Set of tasks:
- a) Copy the passage of the Qiskit ML primitives page from "QML primitives are" up to and including "delegating to Qiskit’s statevector primitives.".
- b) List every name imported by the code in the Qiskit ML primitives page.
- c) Extend the Qiskit ML primitives page past its last line.

Text segment:
☆ ☆ ☆ ☆ ☆

Qiskit ML Primitives (qiskit_machine_learning.primitives)¶
Primitives¶
V2-based estimator primitive with two modes. |
|
V2-based sampler primitive with two modes. |
Qiskit Machine Learning (here QML for short) are thin wrappers around Qiskit’s Statevector primitives (V2). In addition to these, they provide an exact mode of execution, which computes the full statevector, rather than randomly sampling it. This mimics the behavior of early V1 statevector primitives, providing a familiar Qiskit V2 primitives interface (PUB-based execution) for reliable and reproducible prototyping of small problem instances.
QML primitives are built to satisfy the following needs:
Provide a stable, QML-centric API for internal components (QNNs, kernels, gradients);
Offer a fully deterministic exact simulation for unit tests and reference results;
Optionally emulate shot noise in local simulation by delegating to Qiskit’s statevector primitives.
Why introduce these wrappers?¶
Qiskit’s V2 primitives ecosystem standardizes execution around Primitive Unified Blocs (PUBs) and structured result objects. This infrastructure does not provide a direct way to compute the full statevector result without shot noise, which some unit tests and prototyping tasks benefit from. QML primitives address this needs by allowing the exact simulation mode directly, or acting as a light wrapper around Qiskit Statevector (V2) primitives when sampling with shot noise.
Execution modes¶
Exact mode (deterministic)¶
In exact mode, QML computes results analytically from a statevector representation. This is primarily intended for tests and reference calculations:
Deterministic outputs (no sampling stochasticity);
Fast for small circuits, but the cost scales exponentially with the number of qubits;
Ideal for verifying gradients / batching logic.
Statevector primitive fallback (optional shot noise)¶
When exact mode is disabled (or not applicable), QML delegates to Qiskit’s Statevector primitives. This supports local statevector simulation and can emulate shot noise when shots are requested.
Examples of exact simulation and with shot noise¶
# QMLEstimator example
from qiskit.circuit import QuantumCircuit, Parameter
from qiskit_machine_learning.primitives import QMLEstimator
require_exact: bool = True
# Build circuit + observable...
# For exact methods, circuits should be small (10-20 qubits or less) because of the
# exponential computational cost.
if require_exact:
# Setting precision to 0 triggers the `exact` mode, performing the calculation with
# the estimator routines implemented in Qiskit Machine Learning
est = QMLEstimator(default_precision=0)
else:
# Setting precision to a float greater than 0 triggers the `shot-noise` mode, invoking
# StatevectorEstimator directly from `qiskit.primitives`.
est = QMLEstimator(default_precision=0.1)
result = est.run([(qc, [obs], [theta_values])]).result()
# ======================================================
# QMLSampler example
from qiskit_machine_learning.primitives import QMLSampler
if require_exact:
# Setting `shots=None` triggers the `exact` mode, performing the calculation with
# the sampler routines implemented in Qiskit Machine Learning
sampler = QMLSampler(shots=None)

☆ ☆ ☆ ☆ ☆

Dataset excerpts:
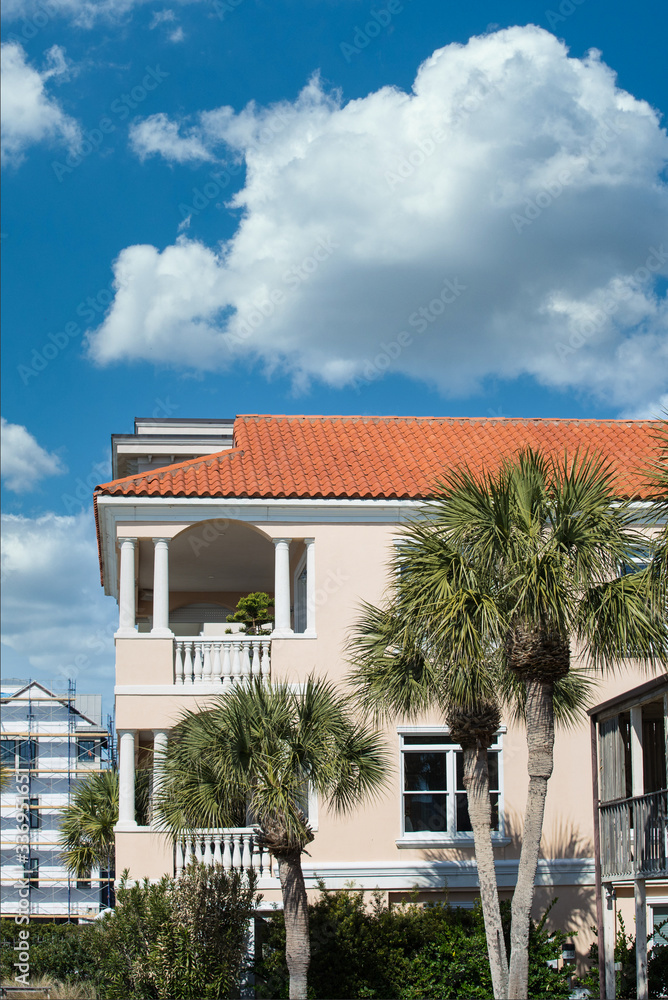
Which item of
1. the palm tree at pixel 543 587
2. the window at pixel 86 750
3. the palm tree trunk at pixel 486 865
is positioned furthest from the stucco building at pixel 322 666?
the window at pixel 86 750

☆ ☆ ☆ ☆ ☆

Answers:
- a)
QML primitives are built to satisfy the following needs:
Provide a stable, QML-centric API for internal components (QNNs, kernels, gradients);
Offer a fully deterministic exact simulation for unit tests and reference results;
Optionally emulate shot noise in local simulation by delegating to Qiskit’s statevector primitives.

- b) QuantumCircuit, Parameter, QMLEstimator, QMLSampler

- c)
else:
# Setting a finite integer number of shots, instead, invokes StatevectorSampler from Qiskit
sampler = QMLSampler(shots=10_000)
result = sampler.run([(qc, [param_values])]).result()
Executing workloads on IBM quantum hardware¶
QML primitives do not support hardware execution, as they are intended for classical simulation
of small circuit prototypes. To run workloads on IBM quantum computers, use the primitives
provided in the qiskit-ibm-runtime library.
Here, we provide an example usage of kernel alignment (based on the 08_quantum_kernel_trainer.ipynb tutorial) using the Qiskit IBM Runtime primitives.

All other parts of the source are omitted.